▶ **DOCUMENT TEXT**:

━━━━━━━━━━━━━━━━━━━━━━━━━━━━━━

Such is the fanaticism of the hard-Left movement he has unwittingly found himself fronting (other way round, Jeremy) that even the historic kicking about to be delivered by British voters may not force him out. Instead, it is argued, he will plod remorselessly on, a blank-eyed zombie either too stubborn or too stupid to accept that the game is up.

Or he is merely the puppet of John and Diane and Seumas, who will not allow him to fall on his sword until the succession is sewn up for whichever Trot no-hoper they next pull out of their cauldron? Either way, the prospect should nauseate anyone who cares about the democratic health of the country.

It looks as if the warnings were right all along: the Corbyn coup was never about winning an election – how could it have been? – nor about truly testing the popularity of an authentically and unapologetically socialist programme at the polls. Instead, the plan was to drain the Labour Party of any kind of electoral potency, to kill it as either a serious opposition or a government-in-waiting, with all the compromises these entail, and to reduce it to a cadaverous shell fit only for conspiracy-theorist cranks and sinister Jew-baiters.

━━━━━━━━━━━━━━━━━━━━━━━━━━━━━━

▶ **STORED ROWS**:
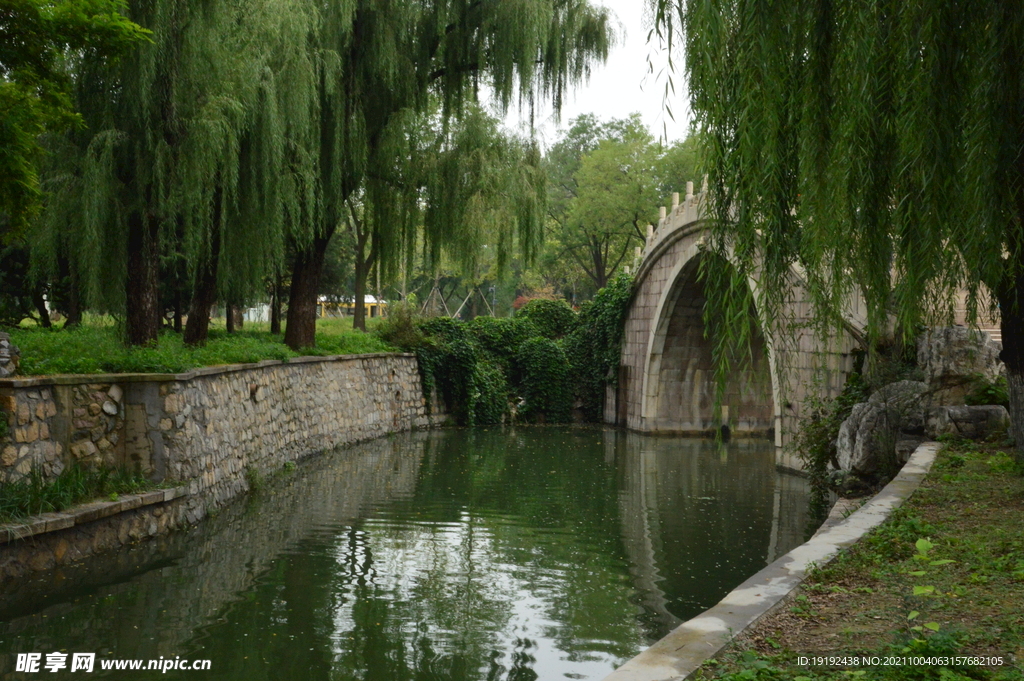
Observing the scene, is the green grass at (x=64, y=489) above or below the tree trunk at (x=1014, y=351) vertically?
below

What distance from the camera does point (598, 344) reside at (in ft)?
79.6

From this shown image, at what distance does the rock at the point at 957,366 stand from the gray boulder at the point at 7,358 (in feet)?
29.1

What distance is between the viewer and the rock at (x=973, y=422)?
9383 millimetres

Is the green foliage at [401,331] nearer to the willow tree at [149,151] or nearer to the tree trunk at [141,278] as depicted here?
the willow tree at [149,151]

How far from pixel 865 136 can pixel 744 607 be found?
91.8 inches

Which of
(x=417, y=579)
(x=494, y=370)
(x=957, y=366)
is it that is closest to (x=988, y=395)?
(x=957, y=366)

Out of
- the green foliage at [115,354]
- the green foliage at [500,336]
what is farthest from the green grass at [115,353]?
the green foliage at [500,336]

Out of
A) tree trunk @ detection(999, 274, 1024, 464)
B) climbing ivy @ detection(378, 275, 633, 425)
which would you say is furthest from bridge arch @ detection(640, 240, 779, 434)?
tree trunk @ detection(999, 274, 1024, 464)

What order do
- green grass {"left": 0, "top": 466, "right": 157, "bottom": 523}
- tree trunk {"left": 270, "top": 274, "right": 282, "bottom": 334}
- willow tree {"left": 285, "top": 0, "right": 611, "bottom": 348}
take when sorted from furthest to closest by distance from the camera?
1. tree trunk {"left": 270, "top": 274, "right": 282, "bottom": 334}
2. willow tree {"left": 285, "top": 0, "right": 611, "bottom": 348}
3. green grass {"left": 0, "top": 466, "right": 157, "bottom": 523}

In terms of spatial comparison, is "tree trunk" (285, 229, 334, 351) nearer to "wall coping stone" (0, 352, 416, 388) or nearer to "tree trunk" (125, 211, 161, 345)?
"wall coping stone" (0, 352, 416, 388)

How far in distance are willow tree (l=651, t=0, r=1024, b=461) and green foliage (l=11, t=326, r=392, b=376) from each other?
6.55 meters

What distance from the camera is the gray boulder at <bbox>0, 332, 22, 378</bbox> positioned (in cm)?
772

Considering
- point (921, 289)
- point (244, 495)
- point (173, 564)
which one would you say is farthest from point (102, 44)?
point (921, 289)

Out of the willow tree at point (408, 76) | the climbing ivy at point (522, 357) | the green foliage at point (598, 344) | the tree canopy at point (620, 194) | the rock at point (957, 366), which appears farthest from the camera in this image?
the tree canopy at point (620, 194)
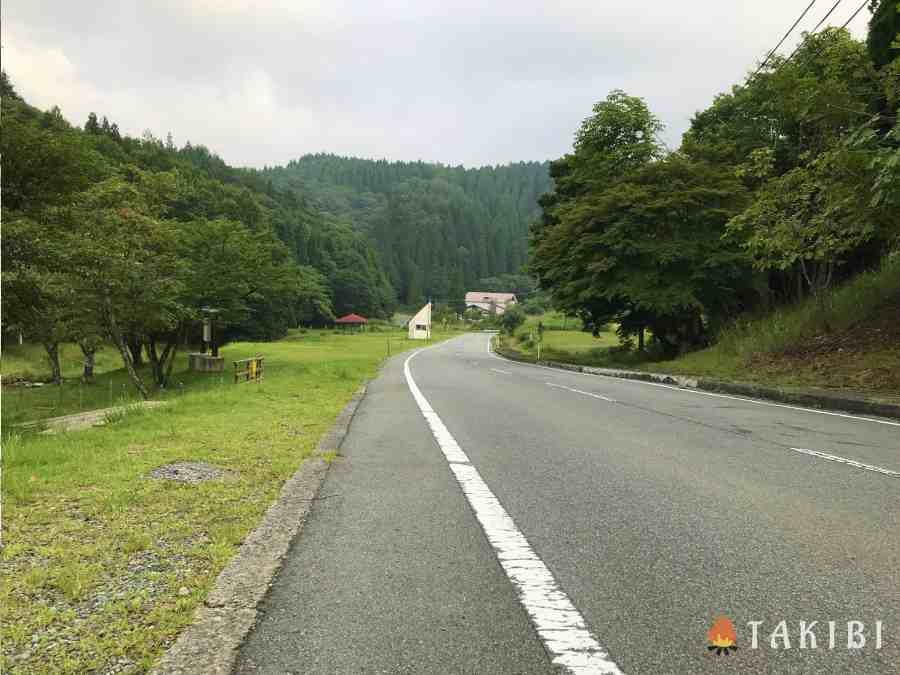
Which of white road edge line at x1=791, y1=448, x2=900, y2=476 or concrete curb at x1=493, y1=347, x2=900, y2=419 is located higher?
white road edge line at x1=791, y1=448, x2=900, y2=476

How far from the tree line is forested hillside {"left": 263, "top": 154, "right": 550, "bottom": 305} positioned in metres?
120

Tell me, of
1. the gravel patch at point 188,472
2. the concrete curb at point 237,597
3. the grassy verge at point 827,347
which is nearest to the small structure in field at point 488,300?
the grassy verge at point 827,347

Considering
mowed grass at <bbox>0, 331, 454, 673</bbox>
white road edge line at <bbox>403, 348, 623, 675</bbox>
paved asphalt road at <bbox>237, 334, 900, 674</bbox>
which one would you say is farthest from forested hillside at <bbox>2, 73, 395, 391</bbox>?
white road edge line at <bbox>403, 348, 623, 675</bbox>

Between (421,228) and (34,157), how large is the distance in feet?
Answer: 484

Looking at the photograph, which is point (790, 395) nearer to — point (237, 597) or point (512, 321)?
point (237, 597)

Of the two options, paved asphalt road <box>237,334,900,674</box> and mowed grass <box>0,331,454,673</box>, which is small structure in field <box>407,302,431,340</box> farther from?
paved asphalt road <box>237,334,900,674</box>

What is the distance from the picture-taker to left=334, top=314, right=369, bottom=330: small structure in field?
112 metres

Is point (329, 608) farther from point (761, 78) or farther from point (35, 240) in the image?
point (761, 78)

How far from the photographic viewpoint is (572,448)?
6.99 m

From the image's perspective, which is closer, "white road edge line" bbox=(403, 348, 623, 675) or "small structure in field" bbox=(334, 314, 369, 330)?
"white road edge line" bbox=(403, 348, 623, 675)

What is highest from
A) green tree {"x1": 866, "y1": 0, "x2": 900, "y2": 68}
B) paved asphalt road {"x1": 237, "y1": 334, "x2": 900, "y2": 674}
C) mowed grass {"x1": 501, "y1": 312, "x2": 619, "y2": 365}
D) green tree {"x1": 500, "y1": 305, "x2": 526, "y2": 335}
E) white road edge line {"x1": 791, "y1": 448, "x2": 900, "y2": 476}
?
green tree {"x1": 866, "y1": 0, "x2": 900, "y2": 68}

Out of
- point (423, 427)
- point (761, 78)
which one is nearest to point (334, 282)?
point (761, 78)

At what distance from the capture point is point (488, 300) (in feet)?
504

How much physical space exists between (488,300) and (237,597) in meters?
151
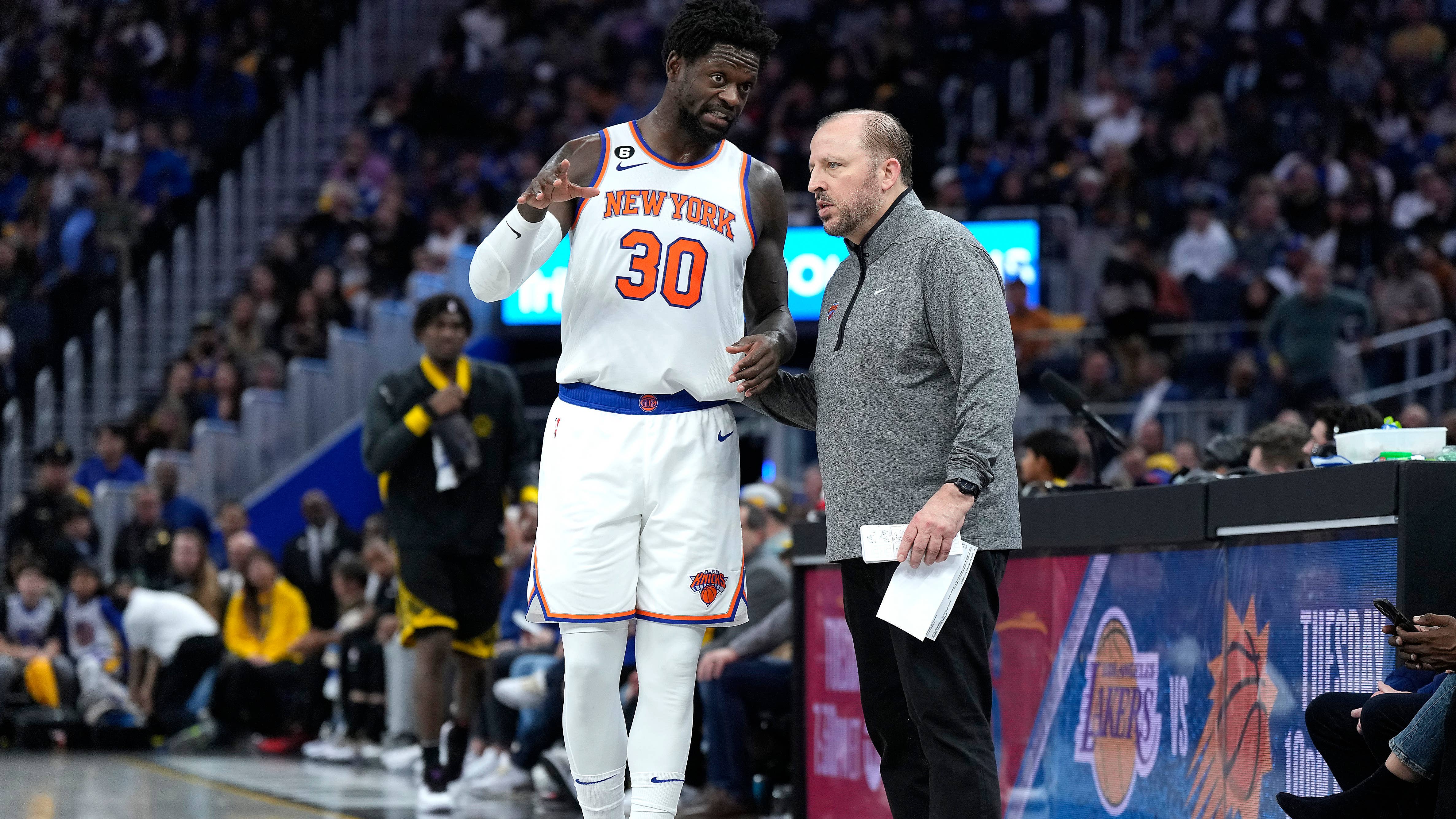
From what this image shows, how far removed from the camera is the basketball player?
13.6 ft

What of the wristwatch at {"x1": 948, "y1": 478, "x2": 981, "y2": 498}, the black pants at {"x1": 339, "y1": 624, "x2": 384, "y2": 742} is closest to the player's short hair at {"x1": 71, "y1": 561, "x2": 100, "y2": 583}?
the black pants at {"x1": 339, "y1": 624, "x2": 384, "y2": 742}

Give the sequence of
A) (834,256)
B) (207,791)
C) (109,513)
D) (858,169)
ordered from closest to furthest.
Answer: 1. (858,169)
2. (207,791)
3. (109,513)
4. (834,256)

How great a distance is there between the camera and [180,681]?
11609 millimetres

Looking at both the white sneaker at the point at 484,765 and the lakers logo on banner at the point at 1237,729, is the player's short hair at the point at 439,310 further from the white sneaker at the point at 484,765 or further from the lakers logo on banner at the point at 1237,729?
the lakers logo on banner at the point at 1237,729

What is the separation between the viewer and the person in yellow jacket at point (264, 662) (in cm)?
1156

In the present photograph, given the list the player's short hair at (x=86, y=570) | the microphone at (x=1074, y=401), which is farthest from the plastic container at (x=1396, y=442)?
the player's short hair at (x=86, y=570)

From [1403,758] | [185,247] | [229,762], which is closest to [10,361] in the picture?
[185,247]

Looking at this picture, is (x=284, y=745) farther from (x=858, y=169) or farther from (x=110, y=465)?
(x=858, y=169)

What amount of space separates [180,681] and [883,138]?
899cm

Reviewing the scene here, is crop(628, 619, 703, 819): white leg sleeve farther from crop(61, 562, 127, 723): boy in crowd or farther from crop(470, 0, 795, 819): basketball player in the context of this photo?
crop(61, 562, 127, 723): boy in crowd

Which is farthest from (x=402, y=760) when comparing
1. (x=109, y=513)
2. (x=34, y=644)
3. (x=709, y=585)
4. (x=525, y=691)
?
(x=709, y=585)

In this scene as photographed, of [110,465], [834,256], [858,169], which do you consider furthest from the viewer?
[110,465]

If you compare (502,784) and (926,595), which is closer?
(926,595)

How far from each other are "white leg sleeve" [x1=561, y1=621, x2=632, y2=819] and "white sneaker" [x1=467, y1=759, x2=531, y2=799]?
12.4 feet
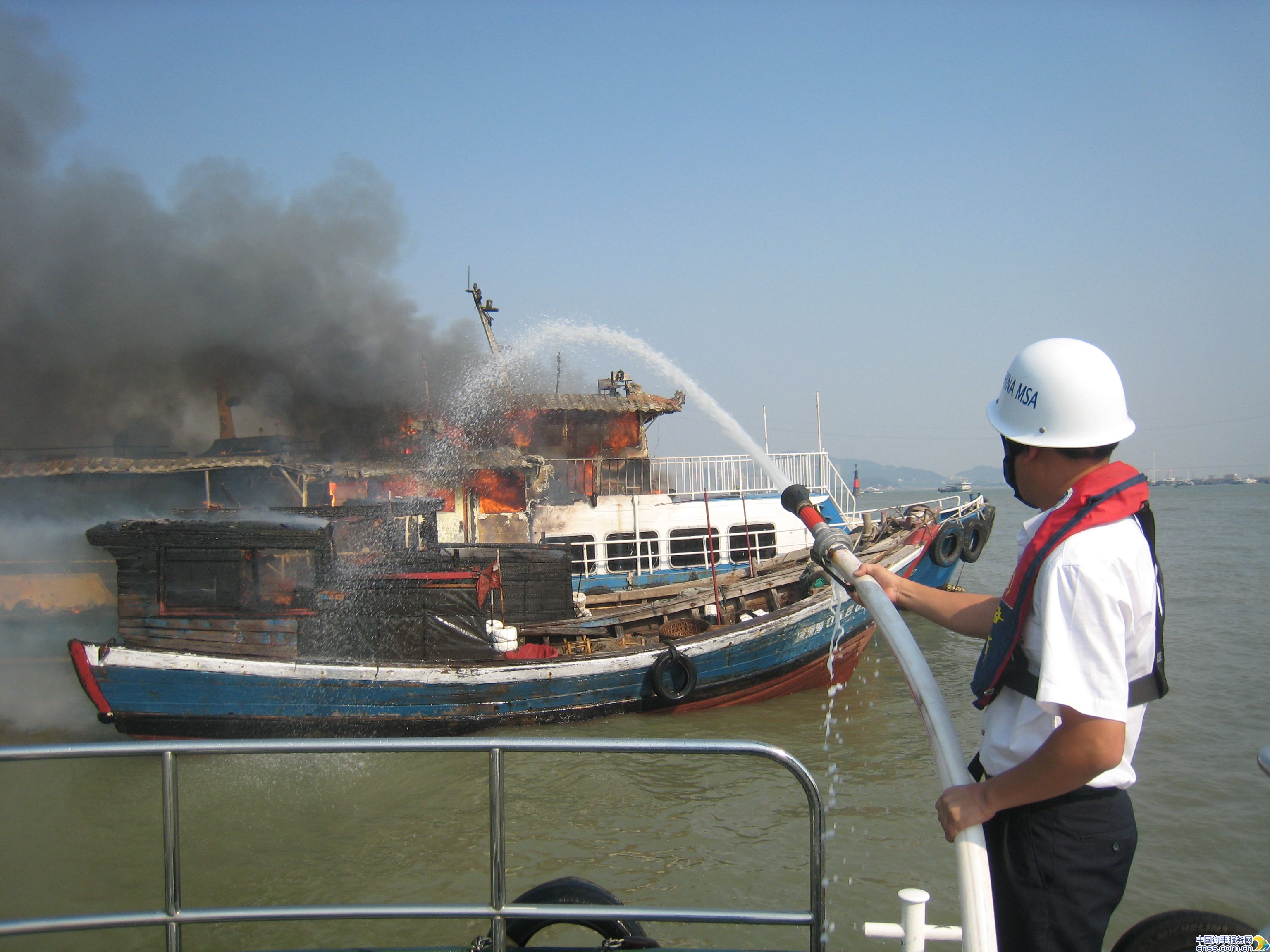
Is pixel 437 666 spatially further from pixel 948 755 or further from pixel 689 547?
pixel 948 755

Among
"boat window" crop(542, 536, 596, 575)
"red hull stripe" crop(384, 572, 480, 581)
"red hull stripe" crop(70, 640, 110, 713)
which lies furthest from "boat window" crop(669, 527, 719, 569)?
"red hull stripe" crop(70, 640, 110, 713)

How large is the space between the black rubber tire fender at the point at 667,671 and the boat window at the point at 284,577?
16.1ft

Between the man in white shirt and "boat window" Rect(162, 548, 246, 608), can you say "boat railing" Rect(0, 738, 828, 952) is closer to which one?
the man in white shirt

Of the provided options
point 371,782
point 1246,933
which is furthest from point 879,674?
point 1246,933

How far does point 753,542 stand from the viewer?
16344 mm

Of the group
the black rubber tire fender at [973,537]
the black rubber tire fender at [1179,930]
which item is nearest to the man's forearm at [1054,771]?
the black rubber tire fender at [1179,930]

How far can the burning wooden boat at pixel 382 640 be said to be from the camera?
9477 millimetres

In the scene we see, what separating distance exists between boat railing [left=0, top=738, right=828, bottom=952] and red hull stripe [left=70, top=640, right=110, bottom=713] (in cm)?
793

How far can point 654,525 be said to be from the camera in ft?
53.0

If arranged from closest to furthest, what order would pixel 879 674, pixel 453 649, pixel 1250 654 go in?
pixel 453 649 < pixel 879 674 < pixel 1250 654

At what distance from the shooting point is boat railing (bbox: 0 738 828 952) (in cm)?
239

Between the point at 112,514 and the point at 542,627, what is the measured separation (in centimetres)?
1047

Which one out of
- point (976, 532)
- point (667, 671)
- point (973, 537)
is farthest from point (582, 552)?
point (976, 532)

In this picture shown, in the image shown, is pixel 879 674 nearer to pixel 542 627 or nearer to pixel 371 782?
pixel 542 627
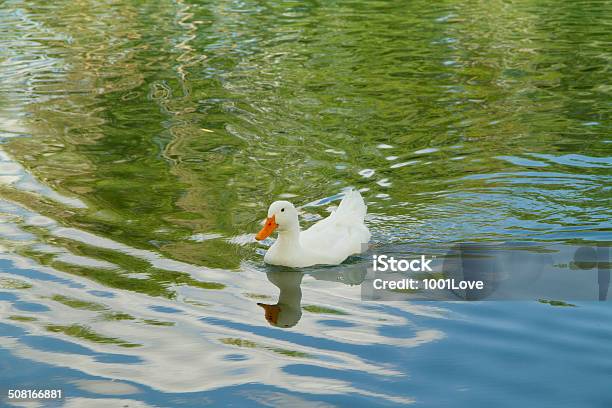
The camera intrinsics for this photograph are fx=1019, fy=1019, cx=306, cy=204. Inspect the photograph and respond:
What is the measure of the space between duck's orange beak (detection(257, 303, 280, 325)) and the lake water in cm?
10

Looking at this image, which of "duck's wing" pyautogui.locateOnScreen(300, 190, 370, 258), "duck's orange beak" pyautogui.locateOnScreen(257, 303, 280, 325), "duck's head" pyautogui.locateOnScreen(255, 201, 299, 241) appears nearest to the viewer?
"duck's orange beak" pyautogui.locateOnScreen(257, 303, 280, 325)

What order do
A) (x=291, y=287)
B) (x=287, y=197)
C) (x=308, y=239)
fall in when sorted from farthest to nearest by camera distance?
(x=287, y=197)
(x=308, y=239)
(x=291, y=287)

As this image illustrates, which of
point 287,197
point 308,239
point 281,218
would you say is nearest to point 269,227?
point 281,218

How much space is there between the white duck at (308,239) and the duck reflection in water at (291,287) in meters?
0.13

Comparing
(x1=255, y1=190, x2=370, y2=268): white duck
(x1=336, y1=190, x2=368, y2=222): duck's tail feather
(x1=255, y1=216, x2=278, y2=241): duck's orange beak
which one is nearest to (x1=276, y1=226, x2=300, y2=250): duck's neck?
(x1=255, y1=190, x2=370, y2=268): white duck

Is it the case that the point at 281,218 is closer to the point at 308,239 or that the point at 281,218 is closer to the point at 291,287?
the point at 308,239

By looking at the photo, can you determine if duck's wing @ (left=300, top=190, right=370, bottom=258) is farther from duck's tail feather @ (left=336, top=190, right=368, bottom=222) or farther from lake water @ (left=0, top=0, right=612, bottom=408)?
lake water @ (left=0, top=0, right=612, bottom=408)

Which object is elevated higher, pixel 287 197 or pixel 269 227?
pixel 287 197

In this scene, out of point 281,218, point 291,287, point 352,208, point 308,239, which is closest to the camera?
point 291,287

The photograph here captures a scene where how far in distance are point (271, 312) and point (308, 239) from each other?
140 centimetres

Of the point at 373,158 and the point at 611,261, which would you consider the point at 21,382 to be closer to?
the point at 611,261

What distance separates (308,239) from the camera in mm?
10414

━━━━━━━━━━━━━━━━━━━━━━━━━━━━━━

▶ **CHALLENGES**:
1. Reproduce the stretch of the commentary on Corbyn's Labour leadership from "Such is the" through "game is up.".
2. Write the next part of the commentary on Corbyn's Labour leadership, beginning after its final sentence.

▶ **ANSWERS FOR THIS EXERCISE**:
1.
Such is the fanaticism of the hard-Left movement he has unwittingly found himself fronting (other way round, Jeremy) that even the historic kicking about to be delivered by British voters may not force him out. Instead, it is argued, he will plod remorselessly on, a blank-eyed zombie either too stubborn or too stupid to accept that the game is up.

2.
The “Momentum Kids” plan – providing childcare and, presumably, indoctrination for a new generation of deadheads – gave the game away: a long-term, Hamas-style construction of an extra-Parliamentary social movement. Completely potty, deeply un-British.

The Corbynites claim to walk in the footsteps of the “real” Labour tradition, but the great patriots of, say, Attlee’s Cabinet would have despised them. Michael Foot, for all his political flaws, was a serious intellectual – Corbyn cannot speak and think at the same time, while his backroom team cannot efficiently carry off the most basic tasks. They are not just wrong, they are rubbish.

It will be fascinating to pick apart the numbers on June 9. The hard-Left claims to have the interests of the poorest, the most vulnerable, the working class, at heart. Yet these people, if they vote at all, will overwhelmingly vote Tory or Ukip in the south, and SNP in Scotland.

Labour’s support will come largely from the kind of fervent social justice warrior who has enough spare time and cash to patronise his social inferiors in the name of class war – and there just aren’t that many of them. The Tories will have a landslide majority not just to deliver a Brexit of whichever stripe they fancy, but to continue the domestic austerity agenda and to shape the future economy as they see fit. They will be able to do it all unopposed, for years to come. In this light, the scale and consequences of Labour’s betrayal are breathtaking.

The hard Left knows that if it loses control of the party after June it will be done for good. The farce of the last two years will not be forgotten, nor forgiven. So now its members are attempting to fiddle the internal rules so that a leadership candidate can stand if backed by only five per cent of MPs, as opposed to the current 15 per cent.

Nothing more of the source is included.